With its training wing established, the Media Lab turned its sights on interactive cinema, which had always hovered as an ambition in its peripheral vision. Previously the objective had been unrealistic because of the turbulence in audiovisual platforms. The Centre only wanted to undertake a project that would have a potential revenue model, a condition made impossible without a marketable delivery platform. Once DVD became the mainstream video technology of choice, that concern was eliminated and the Interactive Narrative Feature Program (INFP) could begin in earnest.

Due to the Media Lab’s self-conscious obsession with collaboration, the screenplay of North America’s first interactive film Late Fragment went through an unlikely gestation. The project had received a major grant for an application that promised a film produced by three writer/director teams, whom Serrano thought would be able to write the central story together. When the first group hired by Serrano disintegrated, she realized that she needed to construct a process that could make the delicate task of collective authorship possible. The heart of the project solidified when Serrano learned about Restorative Justice, a prison-based rehabilitation method that brings perpetrators and victims of violent crime together for group therapy sessions—a perfect premise of high-stakes interaction for an interactive film. As the film came together she also took on the creative position of “Interactive Architect,” but maintains that the role was mainly synthesizing the group’s own critiques of nine different drafts of the interactive structure. “Ultimately,” she says, “someone had to pin the bits of paper to the wall!” Since a debut at the Toronto International Film Festival last fall, Late Fragment has shown at SXSW (South by South West Festival) in March, and at Cannes in May. Mongrel Media releases the DVD of this collaboration between the NFB and the CFC in June.

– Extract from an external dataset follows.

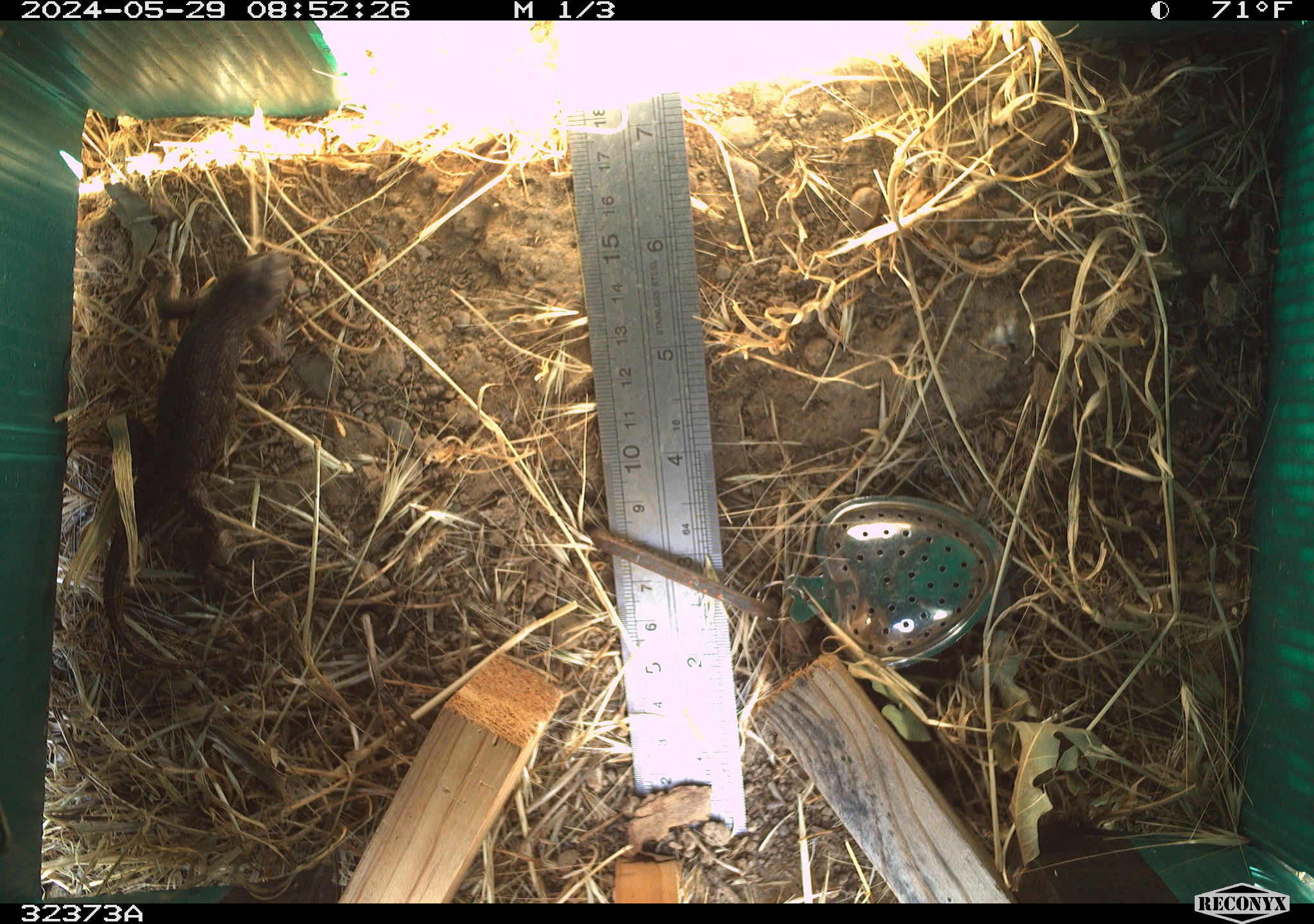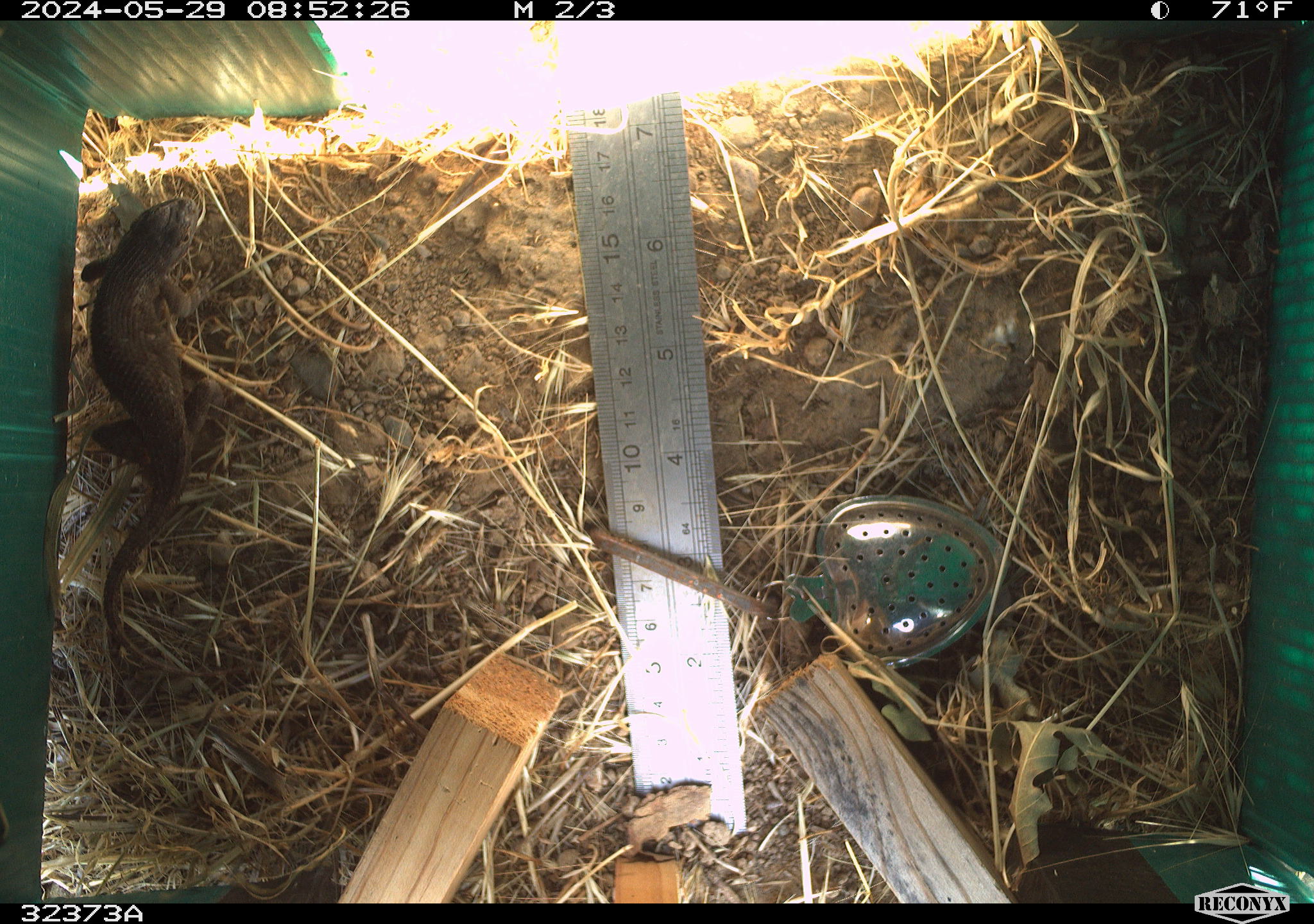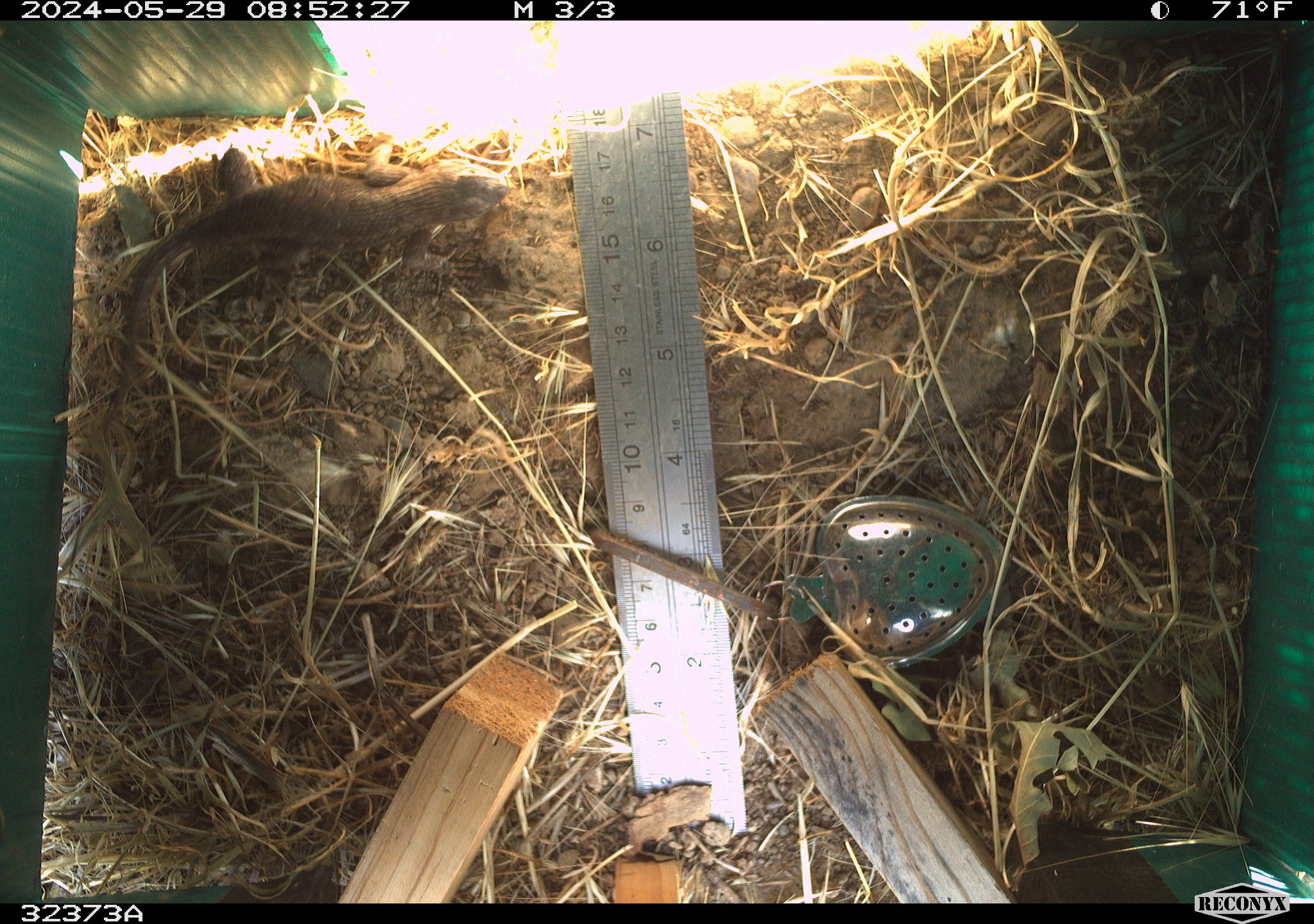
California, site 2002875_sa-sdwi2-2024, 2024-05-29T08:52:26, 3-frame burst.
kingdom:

Focusing on the need for local engagement in order to bring about change, the next project in development by the INFP will combine a musical drama in the vein of last year’s Irish Once, an open blog, and an online interactive documentary. Far from perpetuating the stereotype of the remote-control gripping basement potato, the CFC’s interactive films aim to inspire viewers to take their voices to the street. This interest in engagement, Serrano maintains, is at the forefront of new media art today. “Back in 1997 we thought interactive meant buttons. Now the design language is fairly mature, so we can begin to go deeper. New media art now is all about cognitive interactivity, about interpretation, and what it means to engage in a meaningful way.”